Un orfèvre à la cave
On retrouve cette honnêteté en cave : il n’utilise quasiment aucun intrant, à part les raisins, juste quelques milligrammes de soufre pour certains millésimes. Il ne supporte pas de déguster des vins lorsque le soufre dénature les arômes du vin et surtout pose un arrêt brutal à la dégustation en fin de bouche. Sans parler du mal de tête qui peut s’en suivre… Voir mon article sur les vins sans soufre.
L’essentiel en cave pour lui est :
- de travailler des raisins remarquables, de les presser doucement,
- d’acheter les bons fûts (sans les “mécher” au soufre) pour élever les vins sans trop les marquer par les arômes de grillé,
- de choisir les bons moments pour la mise en bouteille,
- de maîtriser l’art de la filtration pour filtrer au minimum.
Pour Richard, un bon vin naturel est un jus de raison fermenté qui évolue en fût, en bouteille puis dans le verre. L’oxydation ne lui fait pas peur. Il réussit le tour de force de faire des grands vins de garde avec quasiment que des raisins. S’il connaît chaque pied de vigne, il connaît aussi chacun de ses fûts. Il déguste très régulièrement ses “enfants” de l’année, il suit les processus fermentaires avec attention, essaie de rester confiant avec les phénomènes inattendus. Laisser le temps au temps va souvent apporter les réponses aux déviances.
La dégustation du Clos des Rouliers et des Noëls de Montbenault
Ce jour-là, pendant la dégustation, Richard Leroy s’intéressait à ce que mes sens ressentaient et jouait un rôle d’aiguillon pour l’amateur que j’étais dans ce monde du vin où les sens n’ont pas toujours le dernier mot.
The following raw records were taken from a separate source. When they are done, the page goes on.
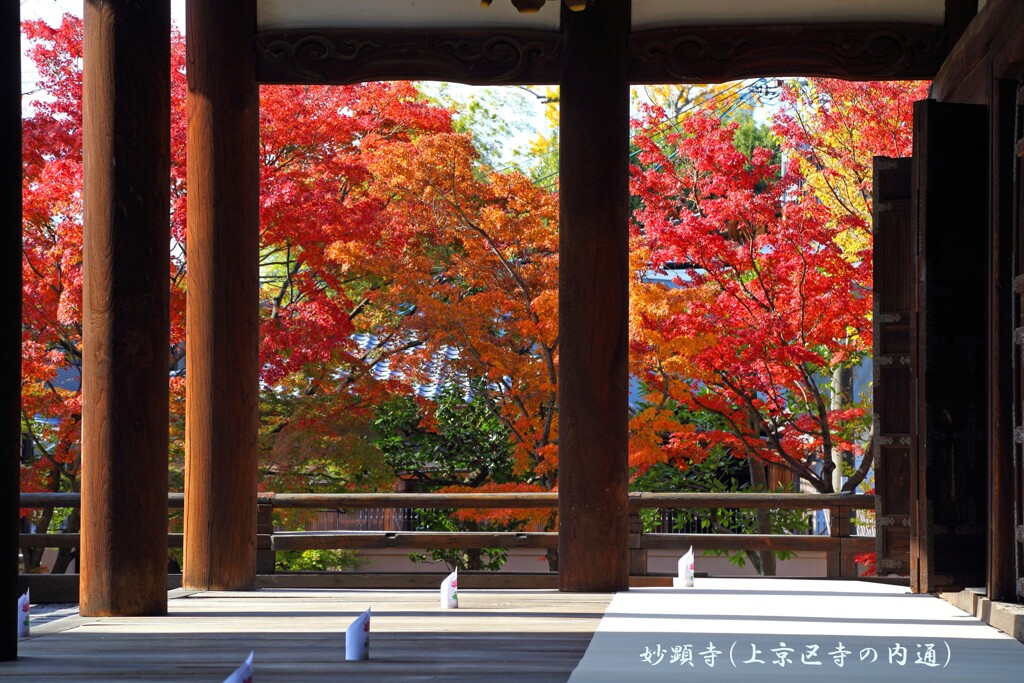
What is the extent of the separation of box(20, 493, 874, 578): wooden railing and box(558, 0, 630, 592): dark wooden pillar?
5.58 ft

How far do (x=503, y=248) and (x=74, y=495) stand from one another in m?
4.23

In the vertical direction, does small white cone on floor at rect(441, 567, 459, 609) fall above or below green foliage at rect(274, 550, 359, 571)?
above

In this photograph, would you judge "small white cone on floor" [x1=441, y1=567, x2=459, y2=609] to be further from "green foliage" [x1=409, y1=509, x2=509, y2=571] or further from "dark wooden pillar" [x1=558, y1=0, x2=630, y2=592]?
"green foliage" [x1=409, y1=509, x2=509, y2=571]

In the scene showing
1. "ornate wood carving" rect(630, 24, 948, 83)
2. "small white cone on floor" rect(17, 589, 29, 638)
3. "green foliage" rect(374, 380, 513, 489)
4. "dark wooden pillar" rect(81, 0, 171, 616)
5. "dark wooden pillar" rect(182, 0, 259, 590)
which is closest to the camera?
"small white cone on floor" rect(17, 589, 29, 638)

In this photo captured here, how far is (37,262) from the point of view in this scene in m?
9.75

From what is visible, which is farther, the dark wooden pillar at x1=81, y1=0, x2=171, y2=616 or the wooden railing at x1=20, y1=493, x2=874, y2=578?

Les campagnes marketing massives de multinationales cherchent à influencer notre goût tandis que des gourous nous incitent à penser que tel ou tel domaine, c’est le must. Alors que nous conversions ce matin-là, Richard me plongeait généreusement dans un monde profondément humain où le plaisir naissait de l’éveil des sens.
Sept ans après, en 2015, lorsque je me représente avec mes amis devant la maison de Richard Leroy, je suis intimidé. Cette fois-ci, je viens en tant que professionnel, le restaurateur, chef et sommelier nantais que je suis. Un professionnel qui, pourtant, a la conscience d’avoir encore beaucoup à apprendre… Les fûts sont maintenant logés dans un chai où s’épanouissent les deux cuvées du domaine : le Clos des Rouliers et les Noëls de Montbenault. La discussion s’engage progressivement au fur et à mesure de la dégustation. Nous dégustons sur fût puis le vigneron nous débouche des bouteilles de plus en plus âgées. Si je devais résumer les vins en deux mots, je les qualifierai de purs et profonds. Le Clos des rouliers est plus large, plus rond en bouche que les Noëls de Montbenault qui sont “tranchants”. Les vins prennent corps au fur et à mesure de leur vieillissement en bouteille. Leur palette aromatique se révèle alors. Le Chenin révèle ainsi toute sa splendeur. Nous restons quelques heures à déguster, les vins d’ici et d’ailleurs. Il est de tradition que les personnes qui participent aux dégustations chez Richard amènent aussi une bouteille à déguster à l’aveugle. C’est ainsi qu’il arrive fréquemment qu’on s’aperçoive que certains “grands crus”, valant plusieurs centaines d’euros, n’en valent pas piquette lors d’une dégustation à l’aveugle.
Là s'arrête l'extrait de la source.